Fukui was about to ask what she meant until he paled at the fist that flashed in front of his face. It was a hair's breadth away, but that didn't matter as a snowball the size of a grapefruit exploded right before his very eyes. The impact was like a bomb that had just been set off.

He blinked away the snow powder from his eyelashes, but he wasn't sure if he was alive at this point.

"I'm so sorry about that," Riko said in a panicked voice. She kneeled by his side and brushed away the residual fragments from his face. Honestly, she didn't have to because they would have melted from the heat creeping up his cheeks.

"No problem," he croaked.

He wanted to pummel himself for sounding like a prepubescent boy all over again. Flustered a bit from the close distance, he scooted himself backwards before she could do something dire like straddling his hips.

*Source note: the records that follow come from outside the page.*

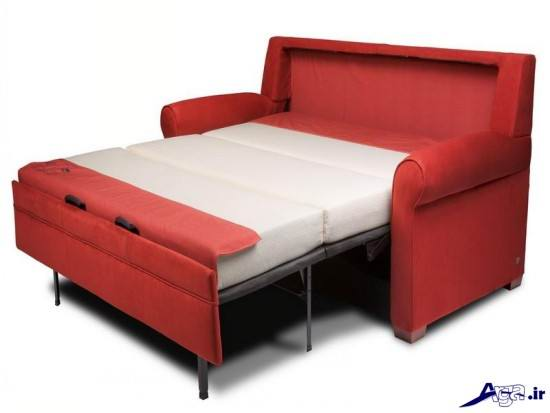 مدل مبل تخت خواب شو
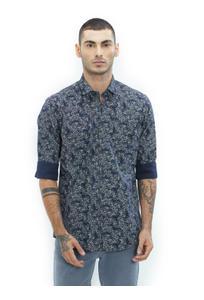 Printed Blue Color Cotton Slim Fit Shirt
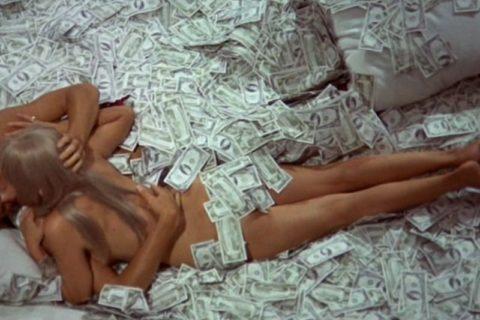 【驚愕】19歳の美女が「1回のセ○クス」で稼いだ金額をご覧ください・・・(画像あり)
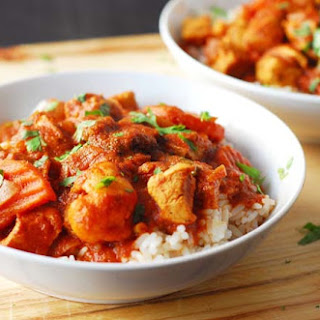 Cape Malay Chicken and Vegetable Curry.
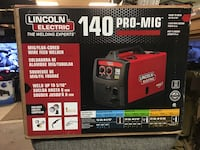 Lincoln Electric 140 PRO-Mig welder new in the box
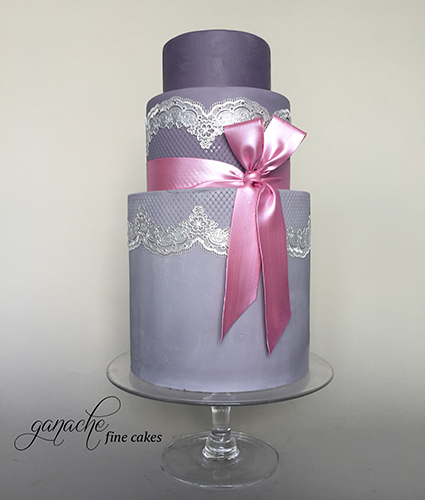 Ombre Double Barrel Vintage Wedding Cake With Lace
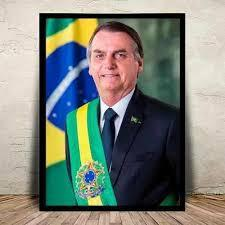 Bolsonaro: 70% da população será infectada e aí o país estará imunizado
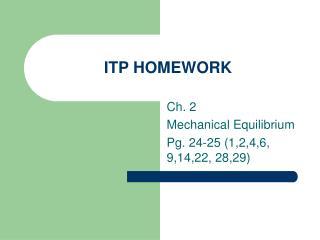 ITP HOMEWORK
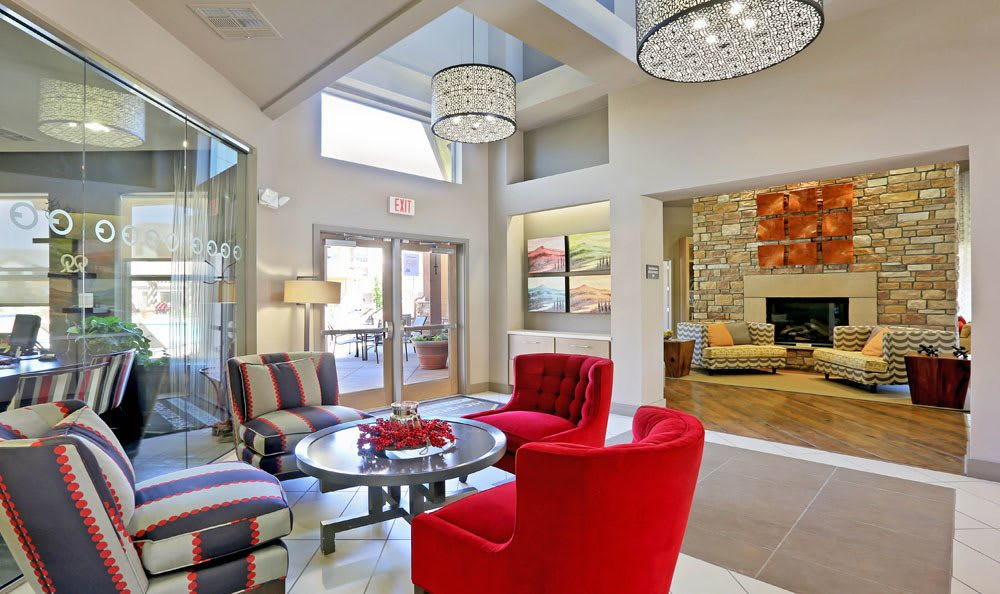 Shared living room at apartments in Thornton, Colorado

"Thank you," he said awkwardly but couldn't make eye contact. "I'm fine," he added.

He should have been careful of what he wished for. He wanted to talk with the girl, but here he is, fumbling over their first, real encounter like a buffoon.

Riko raised here eyebrows at the jerky reaction, but didn't overthink it. He seemed like an earnest guy.

Fukui took a deep breath. Well, obviously he has nothing left to lose. His dignity left him a long time ago ever since the dick-shaped snowman incident.

He stood up and patted away the snow on his body with a scowl on his face. God, he is so sick of snow right about now. He offered Riko a hand, which she graciously accepted as he supported her up. Ignoring the warmth from her small hands, he gathered the courage to say the words burgeoning in his throat.

"Thanks for saving me back there. I want to make it up to you." He should stop fiddling with his gloves, he noted. He tensed up his shoulders and willed himself to speak. "Would you like to have some hot chocolate together?"

Riko widened her eyes. Her ears started to pinken. She opened her mouth to answer.

However, before she could, a snowball the size of a watermelon smacked Fukui's face.

"Ha! Take that Yosen scum!"

Kagami didn't know what he had just done.